Who rises at 2 a.m. to watch people on TV run a race?
Well, I did Sunday morning, for the men’s marathon of the Rio Olympics because I wanted to watch it live and because I’m one of those oddballs who finds running an exciting sport. It was a bit comical as I sat up, pitch dark outside, drinking coffee, our dog Ipo sitting next to me, as I whooped and yelled for American Galen Rupp to win this thing. Throughout, I sent text messages and videos I shot with my phone of the race on TV to my sleeping kids on the mainland as the race went on.
“Wake up! The men’s marathon is starting in five minutes!”

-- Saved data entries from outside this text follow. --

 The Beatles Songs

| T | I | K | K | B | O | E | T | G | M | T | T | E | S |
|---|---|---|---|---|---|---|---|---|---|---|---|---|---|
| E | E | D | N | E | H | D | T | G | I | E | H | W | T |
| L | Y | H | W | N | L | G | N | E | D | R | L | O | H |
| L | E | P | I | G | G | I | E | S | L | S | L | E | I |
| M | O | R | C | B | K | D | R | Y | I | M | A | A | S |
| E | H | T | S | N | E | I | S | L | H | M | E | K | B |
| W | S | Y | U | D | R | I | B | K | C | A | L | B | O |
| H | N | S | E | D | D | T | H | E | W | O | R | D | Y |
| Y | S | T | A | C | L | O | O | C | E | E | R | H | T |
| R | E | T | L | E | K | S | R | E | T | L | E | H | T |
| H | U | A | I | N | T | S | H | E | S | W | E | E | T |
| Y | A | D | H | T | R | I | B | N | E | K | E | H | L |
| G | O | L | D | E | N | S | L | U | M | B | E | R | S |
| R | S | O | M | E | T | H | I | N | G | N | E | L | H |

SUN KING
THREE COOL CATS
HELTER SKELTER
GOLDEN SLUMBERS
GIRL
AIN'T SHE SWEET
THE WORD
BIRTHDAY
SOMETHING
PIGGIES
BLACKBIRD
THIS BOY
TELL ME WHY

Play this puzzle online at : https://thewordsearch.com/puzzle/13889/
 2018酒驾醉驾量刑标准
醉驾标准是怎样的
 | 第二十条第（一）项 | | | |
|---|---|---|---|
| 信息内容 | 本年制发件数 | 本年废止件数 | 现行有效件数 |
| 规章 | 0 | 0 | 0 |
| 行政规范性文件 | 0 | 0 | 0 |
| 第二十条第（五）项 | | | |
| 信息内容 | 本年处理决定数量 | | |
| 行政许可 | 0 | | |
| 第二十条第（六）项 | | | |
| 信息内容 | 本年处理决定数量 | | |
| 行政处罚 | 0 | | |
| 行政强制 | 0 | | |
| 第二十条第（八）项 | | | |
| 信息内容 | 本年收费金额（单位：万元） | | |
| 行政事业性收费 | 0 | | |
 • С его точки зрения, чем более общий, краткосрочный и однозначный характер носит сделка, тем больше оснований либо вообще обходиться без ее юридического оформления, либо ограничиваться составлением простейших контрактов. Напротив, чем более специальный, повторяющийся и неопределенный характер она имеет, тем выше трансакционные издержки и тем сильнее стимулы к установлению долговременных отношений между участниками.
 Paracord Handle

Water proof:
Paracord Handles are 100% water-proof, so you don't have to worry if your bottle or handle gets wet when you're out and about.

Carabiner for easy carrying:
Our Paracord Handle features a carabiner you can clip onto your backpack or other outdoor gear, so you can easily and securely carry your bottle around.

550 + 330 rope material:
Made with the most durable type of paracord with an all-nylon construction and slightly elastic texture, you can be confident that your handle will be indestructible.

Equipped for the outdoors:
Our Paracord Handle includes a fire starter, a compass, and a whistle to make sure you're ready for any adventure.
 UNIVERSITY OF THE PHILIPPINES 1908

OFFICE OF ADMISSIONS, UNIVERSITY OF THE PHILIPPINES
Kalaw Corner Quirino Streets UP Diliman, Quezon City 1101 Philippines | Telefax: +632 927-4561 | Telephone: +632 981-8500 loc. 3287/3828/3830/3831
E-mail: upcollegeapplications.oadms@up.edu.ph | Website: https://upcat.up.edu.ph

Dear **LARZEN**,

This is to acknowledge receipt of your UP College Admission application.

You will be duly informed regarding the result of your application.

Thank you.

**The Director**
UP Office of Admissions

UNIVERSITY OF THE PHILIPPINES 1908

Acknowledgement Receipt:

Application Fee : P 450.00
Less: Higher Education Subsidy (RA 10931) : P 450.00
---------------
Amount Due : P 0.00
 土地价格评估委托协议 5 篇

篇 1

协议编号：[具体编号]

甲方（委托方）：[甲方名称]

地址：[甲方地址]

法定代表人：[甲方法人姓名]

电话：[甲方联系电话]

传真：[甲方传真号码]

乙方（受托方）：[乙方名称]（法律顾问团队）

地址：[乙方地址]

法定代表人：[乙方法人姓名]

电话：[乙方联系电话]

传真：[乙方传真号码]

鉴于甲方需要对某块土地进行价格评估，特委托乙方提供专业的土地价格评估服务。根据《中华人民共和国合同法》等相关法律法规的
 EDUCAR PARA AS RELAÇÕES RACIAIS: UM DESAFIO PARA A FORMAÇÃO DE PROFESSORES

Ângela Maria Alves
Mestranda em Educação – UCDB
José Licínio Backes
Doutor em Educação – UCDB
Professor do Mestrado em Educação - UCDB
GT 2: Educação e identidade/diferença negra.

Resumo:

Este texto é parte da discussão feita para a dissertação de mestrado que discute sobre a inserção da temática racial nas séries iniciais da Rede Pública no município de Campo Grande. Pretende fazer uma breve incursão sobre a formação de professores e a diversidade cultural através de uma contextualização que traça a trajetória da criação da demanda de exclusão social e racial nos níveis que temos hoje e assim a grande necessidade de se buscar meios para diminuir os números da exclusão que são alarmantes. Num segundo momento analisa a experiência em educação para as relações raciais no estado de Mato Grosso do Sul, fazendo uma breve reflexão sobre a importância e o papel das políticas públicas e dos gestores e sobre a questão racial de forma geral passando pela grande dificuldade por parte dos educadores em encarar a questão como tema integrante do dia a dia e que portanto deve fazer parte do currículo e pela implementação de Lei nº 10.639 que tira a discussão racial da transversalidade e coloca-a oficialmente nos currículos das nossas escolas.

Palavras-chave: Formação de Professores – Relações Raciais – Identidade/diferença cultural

“Galen Rupp running second with 5 miles to go!”
“Last mile: 4:35.”
“Rupp has dropped back.”
“Rupp hanging on to third, still could get silver.”
“Bronze for Rupp in 2:10:05.”
My wife opted, like 99.9 percent of the people on Kauai and the rest of the United States, to continue sleeping rather than watch a bunch of guys she’s never heard of racing on foot for 26.2 miles. That, to the casual observer, might be more boring than watching paint dry, if that’s possible. But to me, the marathon is the granddaddy of the Olympics. This is what it’s all about. It’s what really counts. It’s what I was waiting for through the gymnastics, the swimming, the volleyball and yes, even an alleged robbery.
I’m partial to the Olympic marathon because I came perilously close to qualifying for the U.S. Olympic trials at that distance a few decades ago. Maybe it was several decades. It might not have actually been perilously close, either, but that doesn’t matter.
What matters is that there was a time in my life I believed that if I trained enough, put in the miles on the track and on the hills, did enough push ups and ran with weights, I could be one of the country’s top runners. Lord knows what led me to believe this. Delusions of glory, perhaps. I might have read too many books on positive thinking. Whatever. It led me to line up for a 4-mile race in Seattle one morning, with about 5,000 others, confident I was about to run the race of my life and show the world just how fast I was. “Who is this guy?” they would all ask.
Covered those four miles, as I recall, in 20:46, an average of five minutes, 12 seconds per mile. Might have been the best race of my life. Problem was, there were still a hundred or so runners in front of me, apparently having the best races of their lives.
New Olympics plan. I decided the marathon could be my event. It’s longer and required more endurance, not speed. I had run one in two hours, 41 minutes. At that time, I believe the qualifying time for the U.S. marathon trials was 2:23. All I had to do was take 18 minutes off my best. So I trained harder. Logged 90-mile weeks. Ran twice a day. Churned out 20 milers in the cold, pouring Northwest rain. Listened to the theme song from Rocky. I focused like never before on a single goal.
So when I lined up for what was called The Emerald City Marathon, I had high hopes. Lord, let me run faster than ever before, I prayed at the start. The Lord answered my prayers that day. I ran the first 20 miles faster than I ever had. Problem was, the race was another 6.2 miles. I faded and chugged to the finish line and fell short of my goal. It was then I realized I would never qualify for the Olympic trials marathon because I could not train any harder and in reality, just wasn’t that good. The heart and the mind cooperated. The body did not. As silly as it sounds for a mediocre runner, it took awhile to get over the disappointment. I continued running, but did not run a marathon for another 10 years.
I eventually returned to running 26.2 miles more often and even finished the Boston Marathon. I’d like to say I’m more mature now, grown up and older and happy just to finish and no longer worry about how fast, but I’d be lying. Because I still watch the clock. I still like to race. I still have it in my head that if I train smart, wear the right shoes, run enough mile repeats and hills and do enough push ups and eat the right food, I can qualify for the Olympics and make my country proud.
Really, you ask?
Absolutely. They do run the marathon in the Senior Olympics, right?